Queensland Law Society

Queensland Law Society warns of property fee increase

Date 25 Jul 2011
Contact Natalie Graeff, Manager Corporate Communication
Phone (07) 3842 5868
Mobile 0488 433 884
Fax 07 3221 9329
Email n.graeff@qls.com.au

Queensland Law Society warns non-first home buyers they are set to pay higher transfer fees from 31 July, after the State government cancelled the concession for transfer duties.

After this date, consumers will pay up to 30 percent more in transfer duties, equating to thousands of dollars being added to their property purchase, regardless of whether the new property is owner-occupied or is an investment purchase.

Transfer duty is a State government tax, previously called stamp duty, that is calculated on the value of the property being bought and sold.

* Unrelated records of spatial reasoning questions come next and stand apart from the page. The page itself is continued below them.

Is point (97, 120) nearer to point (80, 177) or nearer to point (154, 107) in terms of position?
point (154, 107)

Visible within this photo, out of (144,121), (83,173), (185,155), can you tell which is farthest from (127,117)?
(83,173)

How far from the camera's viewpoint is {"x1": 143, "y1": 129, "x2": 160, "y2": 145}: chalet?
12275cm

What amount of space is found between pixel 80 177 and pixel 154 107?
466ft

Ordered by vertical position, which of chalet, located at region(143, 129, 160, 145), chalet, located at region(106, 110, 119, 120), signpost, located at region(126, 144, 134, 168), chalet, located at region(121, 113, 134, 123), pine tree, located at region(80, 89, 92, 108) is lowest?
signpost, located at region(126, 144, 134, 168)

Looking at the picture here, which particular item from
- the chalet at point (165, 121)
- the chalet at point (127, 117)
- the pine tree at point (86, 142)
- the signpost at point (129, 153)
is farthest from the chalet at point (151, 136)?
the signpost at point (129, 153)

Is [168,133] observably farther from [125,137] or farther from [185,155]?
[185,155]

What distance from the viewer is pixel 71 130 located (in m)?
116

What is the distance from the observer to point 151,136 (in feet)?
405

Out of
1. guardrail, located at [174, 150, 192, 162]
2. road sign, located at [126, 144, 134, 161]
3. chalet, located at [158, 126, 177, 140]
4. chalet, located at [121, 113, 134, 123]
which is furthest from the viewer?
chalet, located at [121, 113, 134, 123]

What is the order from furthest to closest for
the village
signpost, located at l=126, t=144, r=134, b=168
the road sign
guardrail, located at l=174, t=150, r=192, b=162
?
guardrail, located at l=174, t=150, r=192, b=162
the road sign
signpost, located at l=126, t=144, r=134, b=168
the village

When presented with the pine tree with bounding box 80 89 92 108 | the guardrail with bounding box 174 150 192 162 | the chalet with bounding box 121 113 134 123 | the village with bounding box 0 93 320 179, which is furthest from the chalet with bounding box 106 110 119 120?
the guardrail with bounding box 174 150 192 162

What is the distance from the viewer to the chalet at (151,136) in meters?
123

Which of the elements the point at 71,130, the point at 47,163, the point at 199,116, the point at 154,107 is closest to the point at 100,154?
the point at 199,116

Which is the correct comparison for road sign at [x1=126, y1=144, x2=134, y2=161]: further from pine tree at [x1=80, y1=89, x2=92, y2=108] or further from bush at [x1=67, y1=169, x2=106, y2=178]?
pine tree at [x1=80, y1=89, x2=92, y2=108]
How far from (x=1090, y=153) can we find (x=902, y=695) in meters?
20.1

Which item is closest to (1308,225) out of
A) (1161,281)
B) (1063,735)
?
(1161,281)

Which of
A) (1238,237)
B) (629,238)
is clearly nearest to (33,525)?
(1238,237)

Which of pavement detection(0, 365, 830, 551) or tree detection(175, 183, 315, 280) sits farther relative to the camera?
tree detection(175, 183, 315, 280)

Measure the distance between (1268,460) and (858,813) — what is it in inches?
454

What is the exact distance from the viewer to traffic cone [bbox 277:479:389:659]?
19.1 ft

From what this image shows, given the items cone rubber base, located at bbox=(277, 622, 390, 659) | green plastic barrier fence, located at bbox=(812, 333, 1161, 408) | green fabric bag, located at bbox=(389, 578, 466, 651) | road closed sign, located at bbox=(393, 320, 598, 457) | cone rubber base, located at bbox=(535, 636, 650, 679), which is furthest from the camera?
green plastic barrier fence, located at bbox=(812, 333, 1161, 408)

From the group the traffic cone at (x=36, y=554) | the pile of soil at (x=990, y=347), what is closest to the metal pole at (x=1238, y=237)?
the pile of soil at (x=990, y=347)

The change to the duty was brought about due to the Queensland Building Boost program and the abolition of the ambulance levy.

The Building Boost program is designed to help the construction industry by offering those people buying a brand new home an additional $10,000. This can be in addition to the Commonwealth first home owner grant. However, the Building Boost program will have a limited life with the grant available to 31 January 2012.

Queensland Law Society CEO Noela L’Estrange said although the reform to State taxes on property transactions was great news for some, it had the potential to have severely negative consequences on others.

“We just want consumers to be fully aware of the change, as it stands to have a major impact on people’s decision to buy and possibly their ability to finance their purchase,” Ms L’Estrange said.

“For example, a property purchased for $350,000 will cost $10,075 in transfer fees after 31 July compared to $3,500 now.

“The government has done a great job promoting the benefits of the Building Boost program but we want to make sure people understand the full picture.”

Queensland Law Society advises those who are not first home buyers, to seek legal advice on how this change may affect their investment.